Bizi Takip Edin

ASYA

Rusya ve Kuzey Kore yakınlaşırken Çin neden mesafesini koruyor?

Yayınlanma

Rusya ve Kuzey Kore (Kore Demokratik Halk Cumhuriyeti/KDHC) özellikle de savunma alanındaki işbirliğini geliştirirken, Çin daha temkinli davranıyor.

Hem Pyongyang’ın hem de Moskova’nın yakın ortağı olan Pekin, iki ülke arasında artan yakınlaşma konusunda ketum davranarak işbirliğinin iki taraf arasındaki bir mesele olduğunu ve Çin’in buna müdahale etmeyeceğini defalarca dile getirdi.
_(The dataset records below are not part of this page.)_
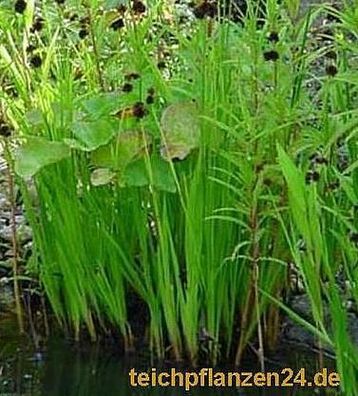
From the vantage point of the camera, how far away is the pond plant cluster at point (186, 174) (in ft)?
7.57

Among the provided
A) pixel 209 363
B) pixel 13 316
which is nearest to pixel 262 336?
pixel 209 363

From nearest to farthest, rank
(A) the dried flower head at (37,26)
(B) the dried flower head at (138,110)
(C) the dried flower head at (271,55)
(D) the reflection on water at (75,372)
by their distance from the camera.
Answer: (C) the dried flower head at (271,55) < (B) the dried flower head at (138,110) < (D) the reflection on water at (75,372) < (A) the dried flower head at (37,26)

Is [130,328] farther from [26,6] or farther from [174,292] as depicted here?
[26,6]

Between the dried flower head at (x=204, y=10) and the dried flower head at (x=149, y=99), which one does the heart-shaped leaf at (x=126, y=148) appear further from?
the dried flower head at (x=204, y=10)

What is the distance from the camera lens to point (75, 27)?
9.75 ft

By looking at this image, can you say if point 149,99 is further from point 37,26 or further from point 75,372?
point 75,372

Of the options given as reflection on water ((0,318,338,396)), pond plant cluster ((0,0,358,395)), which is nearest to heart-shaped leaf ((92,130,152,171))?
pond plant cluster ((0,0,358,395))

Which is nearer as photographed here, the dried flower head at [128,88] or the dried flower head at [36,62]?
the dried flower head at [128,88]

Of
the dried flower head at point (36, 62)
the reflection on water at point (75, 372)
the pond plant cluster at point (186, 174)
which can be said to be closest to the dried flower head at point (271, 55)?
the pond plant cluster at point (186, 174)

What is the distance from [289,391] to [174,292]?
364 millimetres

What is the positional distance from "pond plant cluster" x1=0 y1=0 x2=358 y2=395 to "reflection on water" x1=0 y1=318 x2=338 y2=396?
6 cm

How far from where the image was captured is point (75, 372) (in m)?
2.65

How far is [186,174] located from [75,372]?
0.59 m

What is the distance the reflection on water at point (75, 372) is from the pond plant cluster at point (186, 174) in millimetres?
59
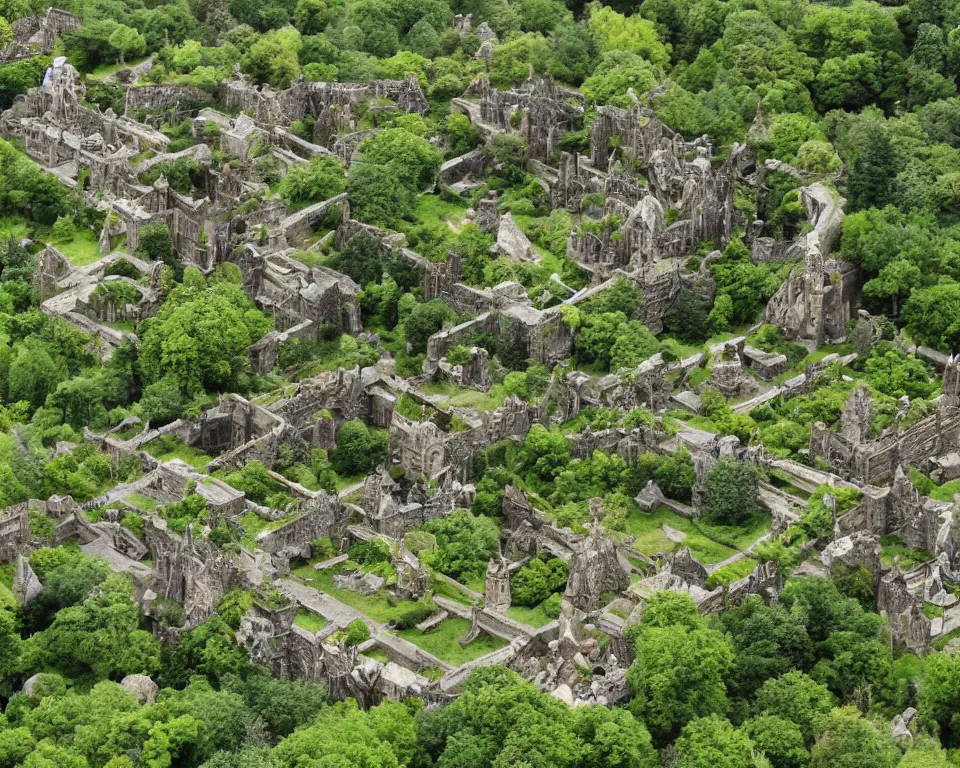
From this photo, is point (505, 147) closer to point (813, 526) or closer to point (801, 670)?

Rusya Savunma Bakanı Sergei Şoygu’nun Kuzey Kore’yi Çin’le birlikte üç yönlü deniz tatbikatlarına katılmaya davet etmeyi önerdiği haberlerine de sessiz kaldı.

South China Morning Post’un görüşüne başvurduğu uzmanlar, Çin’in Rusya ve Kuzey Kore ile üçlü bir eksene çekilme konusunda temkinli olduğunu, bunun ABD’nin çıkarlarını ilerletecek ve bölgedeki gerilimi tırmandıracak “yeni bir soğuk savaşı” tetikleyebileceğinden korktuğunu söyledi.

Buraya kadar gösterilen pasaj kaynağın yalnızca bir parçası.